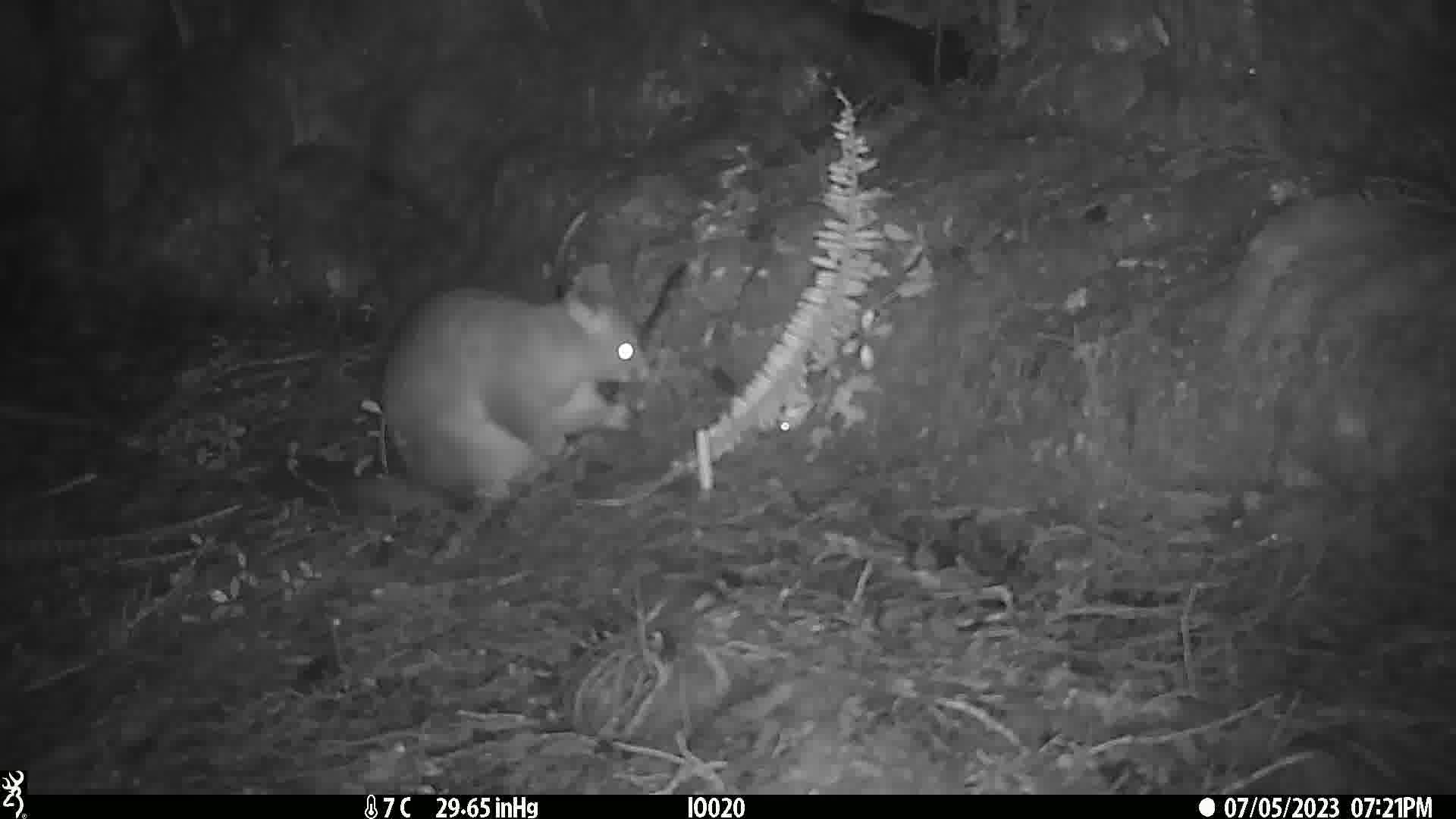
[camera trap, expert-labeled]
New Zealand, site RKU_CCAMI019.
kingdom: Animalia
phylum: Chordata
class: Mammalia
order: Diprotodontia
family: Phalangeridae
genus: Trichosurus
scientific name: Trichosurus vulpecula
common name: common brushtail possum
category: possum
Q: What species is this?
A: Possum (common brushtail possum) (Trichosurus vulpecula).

==

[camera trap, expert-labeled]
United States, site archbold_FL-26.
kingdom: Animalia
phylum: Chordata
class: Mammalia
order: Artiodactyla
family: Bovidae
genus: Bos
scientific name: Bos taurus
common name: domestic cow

__WHAT YOU ARE ASKED TO DO__: The expected answer is an exact copy of the lines above, beginning at the line with "genus: Trichosurus" and ending at the line with "A: Possum (common", with both ends in.

__SOLUTION TO THIS EXERCISE__:
genus: Trichosurus
scientific name: Trichosurus vulpecula
common name: common brushtail possum
category: possum
Q: What species is this?
A: Possum (common brushtail possum) (Trichosurus vulpecula).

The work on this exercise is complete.